▸ Tareas
#1 Según el pasaje sobre lo político, ¿con qué explicó R. Inglehart (1977) el problema?
#2 Reproduce del pasaje sobre lo político el tramo entre "Ambas corrientes han" y "dejan de serlo.", ambos incluidos.

▸ Pasaje proporcionado
######

Ambas corrientes han subvalorado el tratamiento de las condiciones de la transición a y desde “lo político”. ¿A partir de qué punto puede afirmarse con certeza que determinados mensajes, alocuciones y prácticas tienen carácter político? ¿Bajo qué condiciones pierden ese carácter? Ya los “nuevos movimientos sociales” de las décadas de 1970 y 1980 plantearon a las Ciencias Sociales (muy especialmente a la Ciencia Política) enigmas que quedaron sin resolver. R. Inglehart (1977) intentó contornear el problema, al explicarlo por un cambio de valores en la sociedad opulenta que conllevaría a la manifestación de insatisfacciones motivadas por miedos y necesidades de perfilamiento de nuevas elites de clase media, pero que no resultarían de carencias materiales. Pero él tampoco explicó bajo qué condiciones esos reclamos se convierten en políticos o dejan de serlo.
Existen diversas tipologías de sistemas políticos y muchas de ellas comparten una misma carencia: están construidas con fines esquemáticos o comparativos, pero en la medida en que, como se vio antes, no hay una teoría de los sistemas políticos validada y general, están demasiado atadas a las circunstancias históricas en las que fueron elaboradas y a la naturaleza específica de los casos incluidos en ellas. Dicho de otro modo, son básicamente esquemas de ordenación de datos elaborados la mayor parte de las veces a partir de generalizaciones empíricas.

######

▸ Extractos de entradas
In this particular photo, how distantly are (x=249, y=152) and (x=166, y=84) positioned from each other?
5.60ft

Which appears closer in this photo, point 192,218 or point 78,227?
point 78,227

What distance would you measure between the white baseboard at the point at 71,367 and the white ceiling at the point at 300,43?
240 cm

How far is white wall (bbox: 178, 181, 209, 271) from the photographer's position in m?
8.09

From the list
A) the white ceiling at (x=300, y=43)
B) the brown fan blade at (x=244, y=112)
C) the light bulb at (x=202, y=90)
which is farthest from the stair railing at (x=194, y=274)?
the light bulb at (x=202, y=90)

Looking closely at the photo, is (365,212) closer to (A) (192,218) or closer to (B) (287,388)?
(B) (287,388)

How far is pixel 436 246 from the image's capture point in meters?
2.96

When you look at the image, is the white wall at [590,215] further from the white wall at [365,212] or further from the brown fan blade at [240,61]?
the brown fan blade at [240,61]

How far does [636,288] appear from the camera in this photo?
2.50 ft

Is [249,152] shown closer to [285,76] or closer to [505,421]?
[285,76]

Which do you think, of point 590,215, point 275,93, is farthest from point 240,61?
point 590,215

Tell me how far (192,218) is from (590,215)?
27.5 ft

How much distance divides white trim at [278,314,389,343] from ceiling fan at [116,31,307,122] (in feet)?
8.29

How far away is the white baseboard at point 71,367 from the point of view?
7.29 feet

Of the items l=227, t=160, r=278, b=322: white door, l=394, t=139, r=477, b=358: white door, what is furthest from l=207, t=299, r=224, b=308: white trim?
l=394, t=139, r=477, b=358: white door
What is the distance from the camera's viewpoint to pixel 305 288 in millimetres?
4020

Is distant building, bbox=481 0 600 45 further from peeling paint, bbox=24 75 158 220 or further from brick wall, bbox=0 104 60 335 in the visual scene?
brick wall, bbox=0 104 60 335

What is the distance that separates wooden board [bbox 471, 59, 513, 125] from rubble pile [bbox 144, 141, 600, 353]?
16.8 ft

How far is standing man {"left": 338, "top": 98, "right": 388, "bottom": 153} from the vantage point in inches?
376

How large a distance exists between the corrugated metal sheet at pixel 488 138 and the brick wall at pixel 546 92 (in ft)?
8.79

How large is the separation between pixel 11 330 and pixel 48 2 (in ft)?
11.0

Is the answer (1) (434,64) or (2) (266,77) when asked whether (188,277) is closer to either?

######

▸ Resultados en orden
#1 Con un cambio de valores en la sociedad opulenta.

#2
Ambas corrientes han subvalorado el tratamiento de las condiciones de la transición a y desde “lo político”. ¿A partir de qué punto puede afirmarse con certeza que determinados mensajes, alocuciones y prácticas tienen carácter político? ¿Bajo qué condiciones pierden ese carácter? Ya los “nuevos movimientos sociales” de las décadas de 1970 y 1980 plantearon a las Ciencias Sociales (muy especialmente a la Ciencia Política) enigmas que quedaron sin resolver. R. Inglehart (1977) intentó contornear el problema, al explicarlo por un cambio de valores en la sociedad opulenta que conllevaría a la manifestación de insatisfacciones motivadas por miedos y necesidades de perfilamiento de nuevas elites de clase media, pero que no resultarían de carencias materiales. Pero él tampoco explicó bajo qué condiciones esos reclamos se convierten en políticos o dejan de serlo.